Is Hollywood turning a corner in its depiction of queer romance? | Soho House

Nick Offerman plays Bill, a man not altogether unlike his amazing, government-loathing, man of the woods character Ron Swanson from Parks And Recreation. They even have the same pure giggle, though that might simply be a cute Offerman affectation. Bill’s a doomsday prepper who navigates the violent breakdown of society like a pro. Having built a safe zone from his own home in rural Massachusetts, complete with gas, electricity and a heavy-duty armoury, he is content with riding out the dystopia on his own. But then Frank (Murray Bartlett) stumbles into a hole outside his electrified fence and soon enough the survivalist is cooking roast rabbit for two. 

Bill doesn’t seem like the type of guy who would give his sexuality a label, or has acted on it, but his Linda Ronstadt is a giveaway to Frank.
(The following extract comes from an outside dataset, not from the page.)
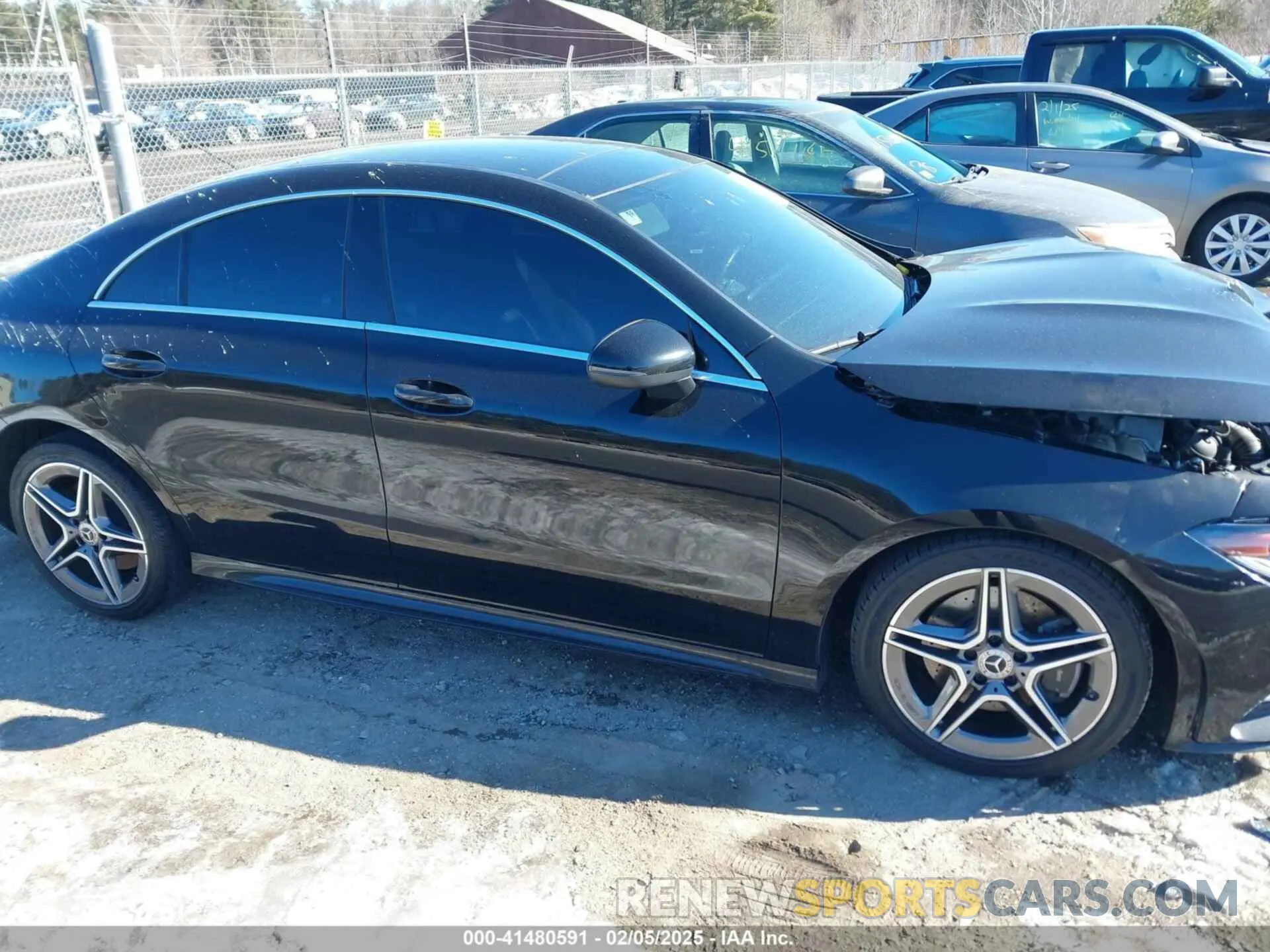 13 Photograph of a damaged car W1K5J4HB3LN087535 MERCEDES-BENZ CLA 250 2020
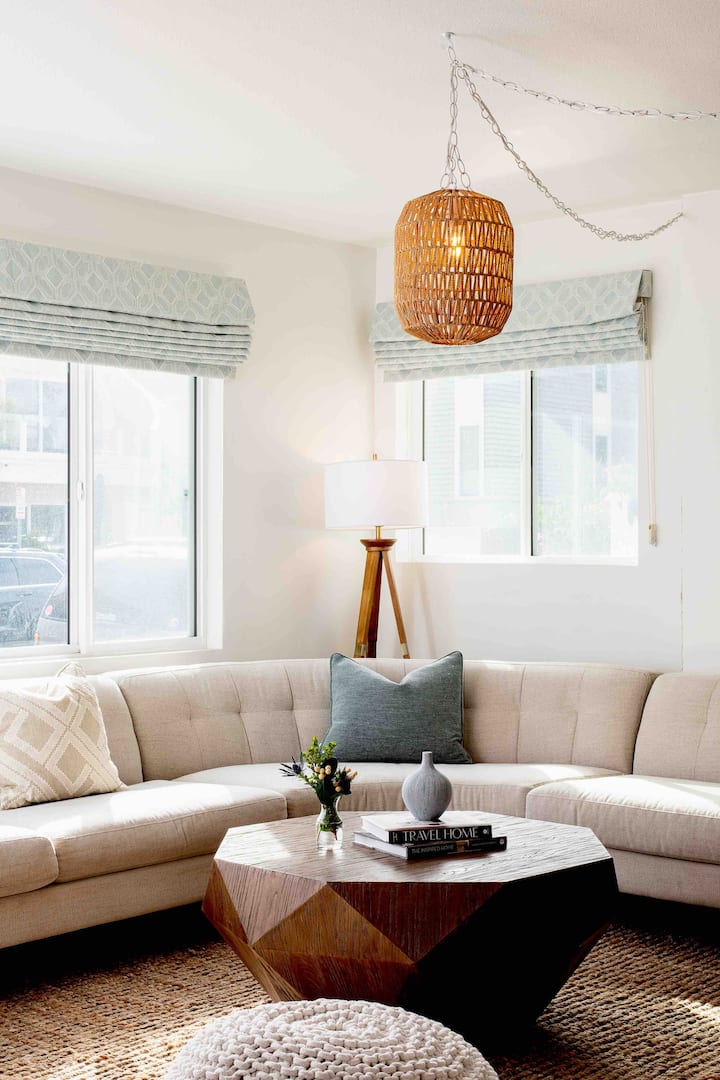 Bayside Boho Retreat On Balboa Peninsula - Newport Beach, CA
Soon after performing Ronstadt’s cover of ‘Long Long Time’ on his mother’s vintage piano, Bill begins a romantic relationship with the outgoing visitor without much pomp and fanfare. These are just two human beings with varying tastes and demeanours, who might have different opinions on who they should trust and what resources they should use, but share the perfect dynamic to survive the apocalypse with one another. 
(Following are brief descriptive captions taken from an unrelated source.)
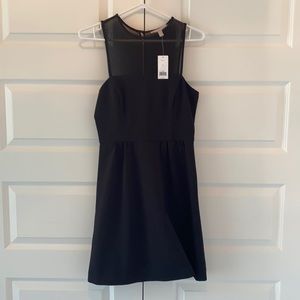 Black sleeveless dress, size 4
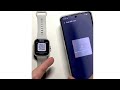 How to Pair HONOR Choice InfoWear Watch 2 Pro with Android Phone synced edited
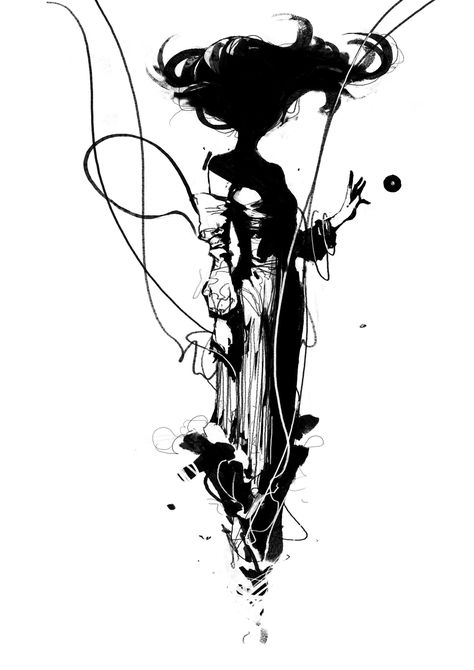 Pen Illustration, Witch Art, Poses References, Amazing Art Painting, Ink Illustrations, Illustration Character Design, Sketchbook Art Inspiration, Ink Pen Drawings, Ink Art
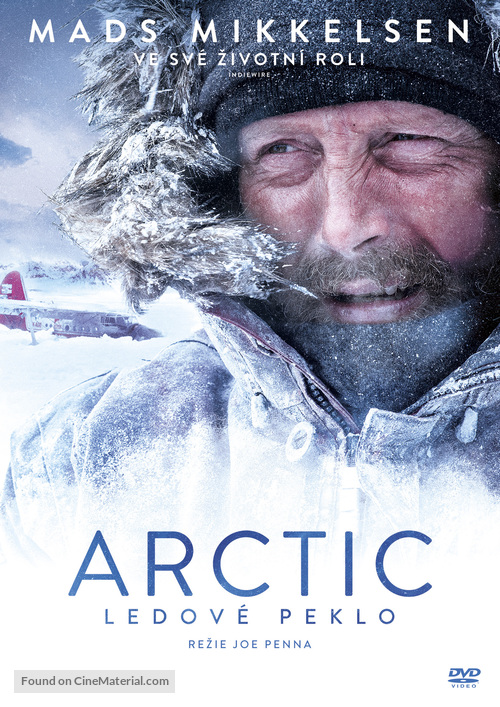 Arctic - Czech DVD movie cover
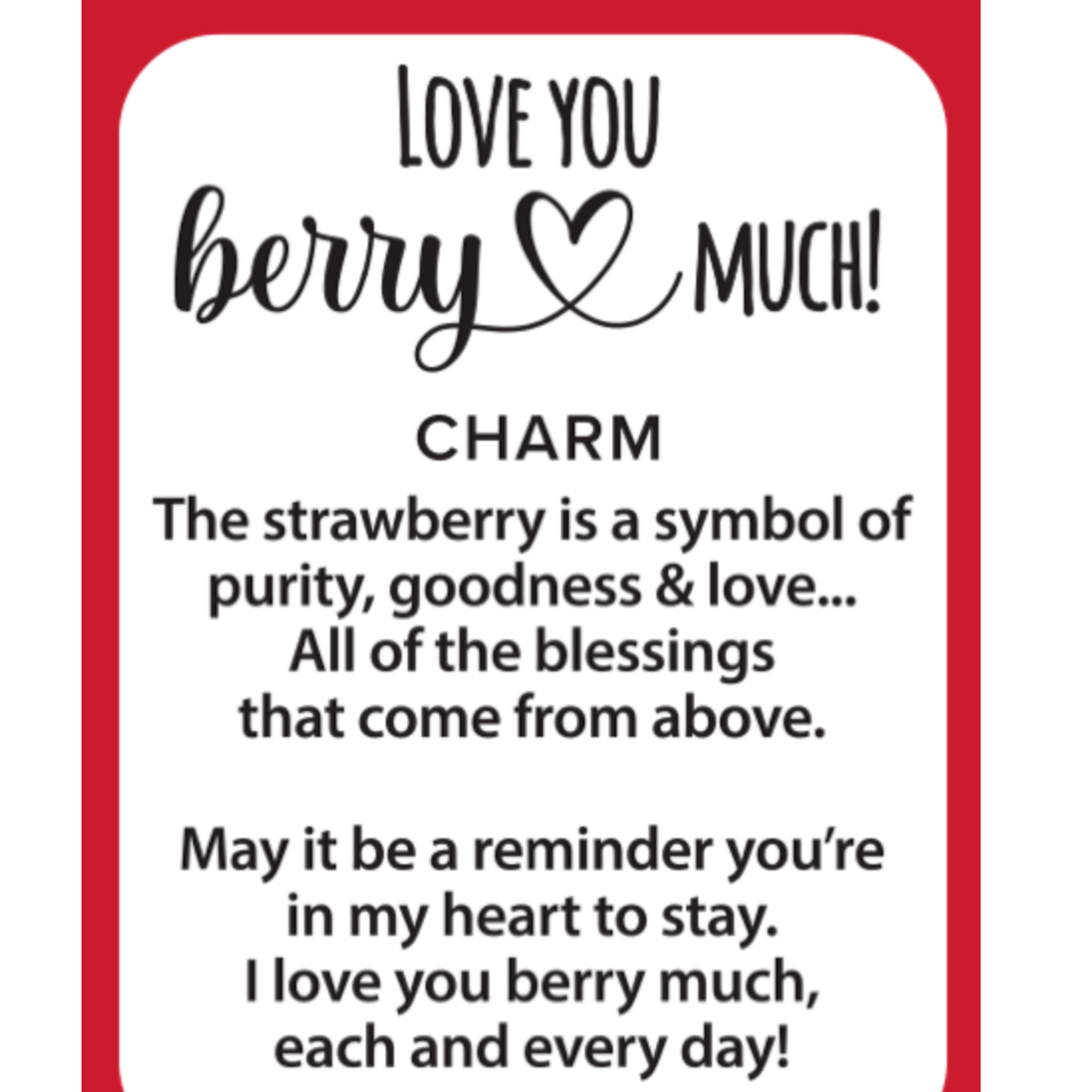 Ganz Strawberry Charm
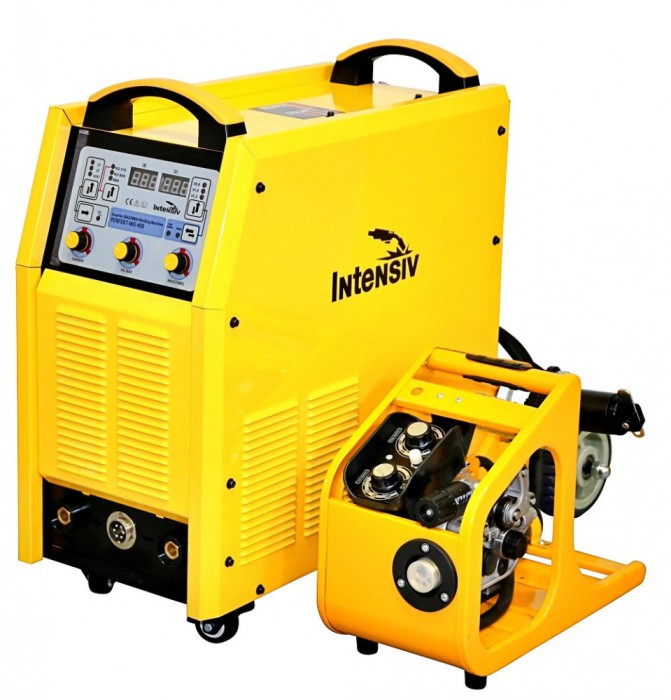 Aparat de sudura INTENSIV tip MIG MMA PERFEKT MIG 400 SYNERGIC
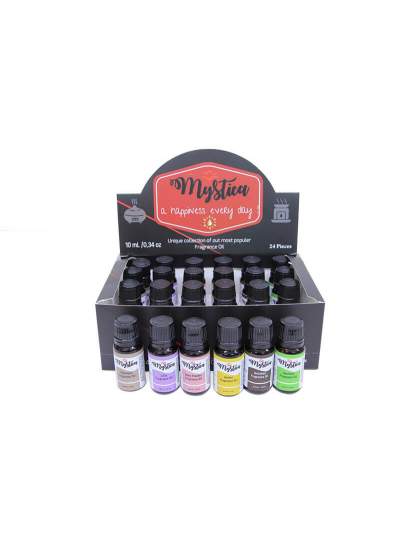 CLZ192 Relax Assorted Fragrance Oil 24lü Set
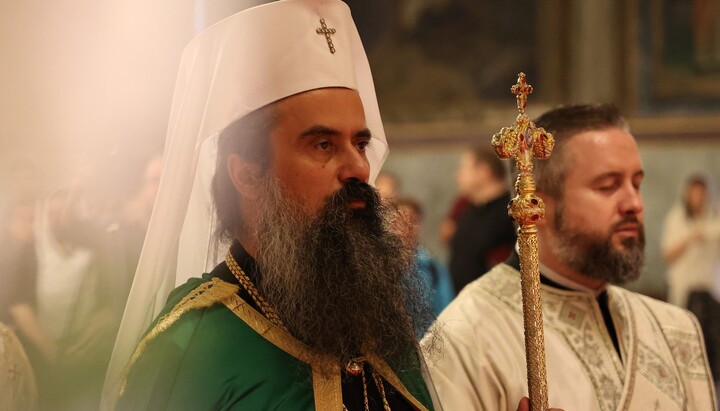 Патріарх Даниїл. Фото: пресслужба Болгарської Церкви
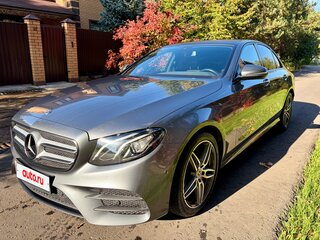 2018 Mercedes-Benz E-Класс 200 V (W213, S213, C238), серый, 3600000 рублей, вид 5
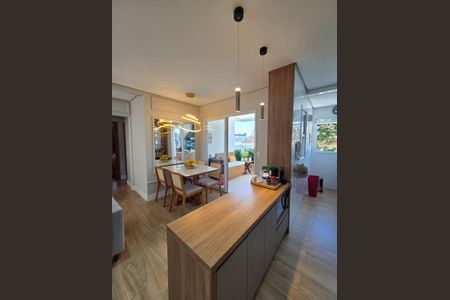 Apartamento à venda com 82m², 3 quartos e 3 vagasCozinha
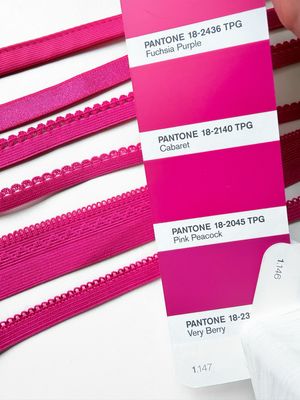 Elastico Lingerie Fucsia, Rotolo 5m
Directed by It’s A Sin’s Peter Hoar, there is a compassionate simplicity to an episode that chooses not to revel in the horror of this dystopian world. Rather, it provides a beautiful love story between two men to make a powerful statement about companionship: that the act of surviving can give you more purpose when you’re surviving for another soul. When the days are dark, that’s a heartwarming sentiment to remember. And a reminder to screenwriters and filmmakers, that existential ideas of love, relationships and lives worth living hit just as hard with single-sex couples at the centre of the mainstream.